Court of Appeals of Washington, Division 1

September 11, 2017

UNIVERSITY OF WASHINGTON, Respondent,
v.
GOVERNMENT EMPLOYEES INSURANCE COMPANY d/b/a GEICO Indemnity Company, Appellant,

          Trickey, A.C.J.

          The University of Washington obtained a jury verdict against Government Employees Insurance Company (GEICO) for violation of the Consumer Protection Act (CPA), chapter 19.86 RCW. GEICO appeals, arguing that the trial court abused its discretion when it granted the University's motion to amend its complaint to add a CPA claim and erred as a matter of law when it allowed the University to even bring a CPA claim. GEICO also maintains that the trial court abused its discretion when it denied GEICO's motions for judgment as a matter of law, for a new trial, and remittitur; that the jury award was so excessive as to be the result of passion or prejudice; and that the University was not legally entitled to recover attorney fees incurred for pursuing its CPA claim. Finding no error, we affirm.

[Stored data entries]
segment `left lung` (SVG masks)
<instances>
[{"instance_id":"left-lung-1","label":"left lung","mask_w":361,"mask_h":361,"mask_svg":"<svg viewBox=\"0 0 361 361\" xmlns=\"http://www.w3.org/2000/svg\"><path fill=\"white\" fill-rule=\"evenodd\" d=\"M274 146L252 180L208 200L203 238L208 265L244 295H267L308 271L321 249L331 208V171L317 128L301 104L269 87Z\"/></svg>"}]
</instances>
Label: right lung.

## STATED TASK:
Copy the University of Washington v. GEICO appeals court excerpt word for word, from the court name through "Finding no error, we affirm." The data is not needed for anything here.

## ANSWER FOR THIS EXERCISE:
Court of Appeals of Washington, Division 1

September 11, 2017

UNIVERSITY OF WASHINGTON, Respondent,
v.
GOVERNMENT EMPLOYEES INSURANCE COMPANY d/b/a GEICO Indemnity Company, Appellant,

          Trickey, A.C.J.

          The University of Washington obtained a jury verdict against Government Employees Insurance Company (GEICO) for violation of the Consumer Protection Act (CPA), chapter 19.86 RCW. GEICO appeals, arguing that the trial court abused its discretion when it granted the University's motion to amend its complaint to add a CPA claim and erred as a matter of law when it allowed the University to even bring a CPA claim. GEICO also maintains that the trial court abused its discretion when it denied GEICO's motions for judgment as a matter of law, for a new trial, and remittitur; that the jury award was so excessive as to be the result of passion or prejudice; and that the University was not legally entitled to recover attorney fees incurred for pursuing its CPA claim. Finding no error, we affirm.